PPID may develop in middle-aged or older horses with EMS, and this endocrine disorder exacerbates ID. Pergolide is a dopamine receptor agonist used for the treatment of PPID in horses. It is available as Prascend (Boehringer Ingelheim Vetmedica, Inc., Ingelheim, Germany). The starting dosage is 0.002 mg/kg PO daily, and higher doses are selected for horses with more advanced PPID. Several studies provide evidence of an association between PPID and ID, but it is important to note that PPID horses can have normal insulin status, so diagnostic tests for ID must be performed to evaluate the individual animal.^55-57 Three groups are identified: equids with ID alone, those with PPID and ID, and equids with PPID alone.

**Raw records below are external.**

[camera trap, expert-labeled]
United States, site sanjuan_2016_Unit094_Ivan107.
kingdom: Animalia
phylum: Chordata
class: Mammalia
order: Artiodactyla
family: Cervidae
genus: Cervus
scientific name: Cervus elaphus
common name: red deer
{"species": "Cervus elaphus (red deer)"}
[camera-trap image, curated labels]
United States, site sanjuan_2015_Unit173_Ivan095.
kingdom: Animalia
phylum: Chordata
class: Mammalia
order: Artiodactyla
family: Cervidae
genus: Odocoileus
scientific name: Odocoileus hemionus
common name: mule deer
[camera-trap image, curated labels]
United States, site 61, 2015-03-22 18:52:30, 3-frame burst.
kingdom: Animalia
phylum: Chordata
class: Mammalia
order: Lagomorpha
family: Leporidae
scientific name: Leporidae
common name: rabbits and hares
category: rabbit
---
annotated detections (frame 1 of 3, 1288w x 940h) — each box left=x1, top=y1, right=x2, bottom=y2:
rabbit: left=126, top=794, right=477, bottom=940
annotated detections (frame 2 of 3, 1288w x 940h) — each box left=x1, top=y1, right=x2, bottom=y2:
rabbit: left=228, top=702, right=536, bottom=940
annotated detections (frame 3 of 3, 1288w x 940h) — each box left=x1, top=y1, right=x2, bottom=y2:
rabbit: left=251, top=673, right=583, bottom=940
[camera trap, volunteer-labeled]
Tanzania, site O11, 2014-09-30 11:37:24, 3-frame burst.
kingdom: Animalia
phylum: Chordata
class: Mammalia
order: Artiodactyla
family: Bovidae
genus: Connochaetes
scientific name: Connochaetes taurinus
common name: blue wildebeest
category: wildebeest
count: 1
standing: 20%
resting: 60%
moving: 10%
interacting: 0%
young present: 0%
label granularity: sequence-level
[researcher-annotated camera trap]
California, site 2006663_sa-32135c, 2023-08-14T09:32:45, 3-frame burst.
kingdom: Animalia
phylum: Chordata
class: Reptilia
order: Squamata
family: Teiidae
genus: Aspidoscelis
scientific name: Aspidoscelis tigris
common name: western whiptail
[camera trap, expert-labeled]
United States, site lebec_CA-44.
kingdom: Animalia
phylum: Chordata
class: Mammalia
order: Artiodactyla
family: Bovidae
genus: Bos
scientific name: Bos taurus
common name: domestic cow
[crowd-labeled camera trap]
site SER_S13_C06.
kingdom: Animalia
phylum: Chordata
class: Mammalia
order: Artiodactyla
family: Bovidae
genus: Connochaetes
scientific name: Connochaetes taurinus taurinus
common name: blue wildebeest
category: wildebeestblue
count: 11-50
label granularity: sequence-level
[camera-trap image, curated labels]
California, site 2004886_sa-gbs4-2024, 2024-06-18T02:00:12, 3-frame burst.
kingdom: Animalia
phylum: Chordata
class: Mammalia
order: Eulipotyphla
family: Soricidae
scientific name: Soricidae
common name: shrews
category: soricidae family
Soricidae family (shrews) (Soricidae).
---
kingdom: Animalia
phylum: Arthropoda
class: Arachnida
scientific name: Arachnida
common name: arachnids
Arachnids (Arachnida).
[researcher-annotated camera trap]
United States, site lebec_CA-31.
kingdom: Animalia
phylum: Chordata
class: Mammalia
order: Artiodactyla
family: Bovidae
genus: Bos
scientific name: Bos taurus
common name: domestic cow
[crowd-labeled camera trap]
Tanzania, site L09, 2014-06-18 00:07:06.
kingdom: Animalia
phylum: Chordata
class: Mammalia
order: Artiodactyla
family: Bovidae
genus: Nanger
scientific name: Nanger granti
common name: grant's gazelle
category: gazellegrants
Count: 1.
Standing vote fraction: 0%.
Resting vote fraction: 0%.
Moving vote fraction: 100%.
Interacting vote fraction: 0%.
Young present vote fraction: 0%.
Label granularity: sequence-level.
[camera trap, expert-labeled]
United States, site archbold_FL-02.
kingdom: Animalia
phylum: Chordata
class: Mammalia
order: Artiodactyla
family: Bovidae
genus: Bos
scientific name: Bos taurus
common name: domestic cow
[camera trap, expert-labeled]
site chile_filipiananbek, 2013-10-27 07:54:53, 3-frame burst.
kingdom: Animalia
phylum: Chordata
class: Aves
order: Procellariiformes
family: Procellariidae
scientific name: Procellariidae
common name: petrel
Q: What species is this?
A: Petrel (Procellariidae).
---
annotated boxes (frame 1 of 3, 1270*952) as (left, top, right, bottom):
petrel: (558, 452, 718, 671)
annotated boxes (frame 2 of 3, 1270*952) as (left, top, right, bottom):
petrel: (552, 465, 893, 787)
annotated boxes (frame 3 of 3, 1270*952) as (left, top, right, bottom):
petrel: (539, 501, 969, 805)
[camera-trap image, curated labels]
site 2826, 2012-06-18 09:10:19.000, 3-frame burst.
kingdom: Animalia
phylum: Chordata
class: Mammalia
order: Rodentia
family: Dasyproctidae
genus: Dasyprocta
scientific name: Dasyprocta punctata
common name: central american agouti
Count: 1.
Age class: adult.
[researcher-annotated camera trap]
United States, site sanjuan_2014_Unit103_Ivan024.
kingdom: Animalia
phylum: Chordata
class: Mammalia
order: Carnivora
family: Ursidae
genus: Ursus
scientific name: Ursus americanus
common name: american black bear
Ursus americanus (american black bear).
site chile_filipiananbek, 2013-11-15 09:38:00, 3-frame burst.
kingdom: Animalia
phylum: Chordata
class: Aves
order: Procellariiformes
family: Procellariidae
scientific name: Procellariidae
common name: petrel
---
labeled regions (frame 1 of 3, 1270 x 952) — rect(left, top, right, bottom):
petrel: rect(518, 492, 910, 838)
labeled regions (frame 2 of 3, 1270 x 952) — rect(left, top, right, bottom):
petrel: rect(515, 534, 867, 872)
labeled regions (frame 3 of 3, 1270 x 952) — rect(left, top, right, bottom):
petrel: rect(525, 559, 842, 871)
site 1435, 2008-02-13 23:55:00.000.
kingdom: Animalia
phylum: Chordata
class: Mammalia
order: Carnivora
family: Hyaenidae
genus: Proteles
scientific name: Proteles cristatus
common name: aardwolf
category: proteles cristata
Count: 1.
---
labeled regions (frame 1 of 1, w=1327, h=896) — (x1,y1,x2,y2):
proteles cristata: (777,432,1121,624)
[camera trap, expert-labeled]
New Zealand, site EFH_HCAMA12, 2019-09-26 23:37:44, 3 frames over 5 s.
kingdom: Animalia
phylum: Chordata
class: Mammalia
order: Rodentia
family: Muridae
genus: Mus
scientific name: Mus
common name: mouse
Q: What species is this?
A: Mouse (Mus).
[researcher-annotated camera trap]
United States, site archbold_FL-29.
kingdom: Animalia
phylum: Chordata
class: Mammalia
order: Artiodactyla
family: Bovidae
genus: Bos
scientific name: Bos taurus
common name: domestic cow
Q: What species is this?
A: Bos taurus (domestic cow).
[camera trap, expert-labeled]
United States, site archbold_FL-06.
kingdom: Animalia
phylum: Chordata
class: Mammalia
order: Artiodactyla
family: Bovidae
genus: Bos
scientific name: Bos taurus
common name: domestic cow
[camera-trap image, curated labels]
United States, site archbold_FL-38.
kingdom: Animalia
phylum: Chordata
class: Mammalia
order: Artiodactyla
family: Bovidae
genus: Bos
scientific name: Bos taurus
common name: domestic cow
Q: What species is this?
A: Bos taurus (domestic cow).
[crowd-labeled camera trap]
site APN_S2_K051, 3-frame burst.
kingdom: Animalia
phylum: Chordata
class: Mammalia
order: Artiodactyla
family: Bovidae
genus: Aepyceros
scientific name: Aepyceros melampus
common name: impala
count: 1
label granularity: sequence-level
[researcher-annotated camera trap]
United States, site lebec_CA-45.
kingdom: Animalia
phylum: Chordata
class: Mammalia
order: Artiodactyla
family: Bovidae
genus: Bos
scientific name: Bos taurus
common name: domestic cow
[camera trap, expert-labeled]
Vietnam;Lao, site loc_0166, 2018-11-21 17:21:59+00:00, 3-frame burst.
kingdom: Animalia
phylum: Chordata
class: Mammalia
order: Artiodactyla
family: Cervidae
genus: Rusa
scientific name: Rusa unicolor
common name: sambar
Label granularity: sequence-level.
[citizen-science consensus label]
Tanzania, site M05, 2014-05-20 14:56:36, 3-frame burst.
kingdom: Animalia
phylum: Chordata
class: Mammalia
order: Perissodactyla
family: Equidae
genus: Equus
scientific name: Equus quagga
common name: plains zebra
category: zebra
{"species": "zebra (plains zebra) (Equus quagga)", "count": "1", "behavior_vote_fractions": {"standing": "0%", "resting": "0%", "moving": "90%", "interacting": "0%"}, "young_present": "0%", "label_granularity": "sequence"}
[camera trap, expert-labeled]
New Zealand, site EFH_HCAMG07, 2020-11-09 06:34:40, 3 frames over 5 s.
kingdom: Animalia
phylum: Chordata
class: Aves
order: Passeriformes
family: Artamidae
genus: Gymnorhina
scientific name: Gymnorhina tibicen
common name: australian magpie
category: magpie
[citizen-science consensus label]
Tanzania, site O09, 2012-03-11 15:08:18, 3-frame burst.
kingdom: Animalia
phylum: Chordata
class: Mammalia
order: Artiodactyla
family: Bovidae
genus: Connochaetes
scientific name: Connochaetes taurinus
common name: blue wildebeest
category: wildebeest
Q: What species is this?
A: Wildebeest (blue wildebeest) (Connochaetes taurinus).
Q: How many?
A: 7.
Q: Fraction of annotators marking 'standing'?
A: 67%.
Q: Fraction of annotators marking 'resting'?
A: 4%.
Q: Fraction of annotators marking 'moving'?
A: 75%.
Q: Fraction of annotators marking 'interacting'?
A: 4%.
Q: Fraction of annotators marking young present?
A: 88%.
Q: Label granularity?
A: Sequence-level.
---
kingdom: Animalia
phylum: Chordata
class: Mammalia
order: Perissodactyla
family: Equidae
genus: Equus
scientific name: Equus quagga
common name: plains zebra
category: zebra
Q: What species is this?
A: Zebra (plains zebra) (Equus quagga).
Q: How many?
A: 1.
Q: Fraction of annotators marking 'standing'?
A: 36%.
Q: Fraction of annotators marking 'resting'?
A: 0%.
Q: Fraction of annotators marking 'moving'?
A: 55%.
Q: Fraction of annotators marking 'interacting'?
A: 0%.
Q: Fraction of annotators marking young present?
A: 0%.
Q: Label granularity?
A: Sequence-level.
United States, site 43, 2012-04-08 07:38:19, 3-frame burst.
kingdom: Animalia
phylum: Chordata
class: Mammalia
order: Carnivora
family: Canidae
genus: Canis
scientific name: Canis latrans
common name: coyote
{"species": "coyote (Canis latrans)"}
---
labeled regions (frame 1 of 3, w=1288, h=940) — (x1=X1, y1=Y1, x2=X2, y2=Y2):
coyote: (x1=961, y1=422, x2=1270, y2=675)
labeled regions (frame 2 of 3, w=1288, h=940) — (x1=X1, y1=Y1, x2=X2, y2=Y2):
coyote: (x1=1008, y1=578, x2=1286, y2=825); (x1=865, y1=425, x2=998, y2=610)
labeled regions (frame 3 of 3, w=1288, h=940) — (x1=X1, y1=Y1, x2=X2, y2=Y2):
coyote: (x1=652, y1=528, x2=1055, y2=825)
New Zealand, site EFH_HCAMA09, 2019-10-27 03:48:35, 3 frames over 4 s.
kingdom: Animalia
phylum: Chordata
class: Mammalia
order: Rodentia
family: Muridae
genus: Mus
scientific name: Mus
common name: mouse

Medical management of PPID with pergolide typically improves insulin status in horses affected by both endocrine disorders, and this suggests that PPID exacerbates ID by increasing insulin secretion, decreasing insulin clearance, or lowering insulin sensitivity. It has been proposed that pergolide exerts an independent effect on insulin dynamics in horses, but only one study has been performed to test this hypothesis. Horses with clinical signs of EMS were placed on 1 mg pergolide/day and OST insulin concentrations decreased over time (McFarlane D.; personal communication).

Wellness Evaluations

Horses belonging to breed groups with a high risk of EMS should undergo wellness evaluations every 6 to 12 months. The minimum database for each visit includes an updated diet and exercise history; physical examination and body condition scoring; visual inspection of the hooves for signs of laminitis; basal glucose, insulin, leptin, and adiponectin concentrations; and/or OST results.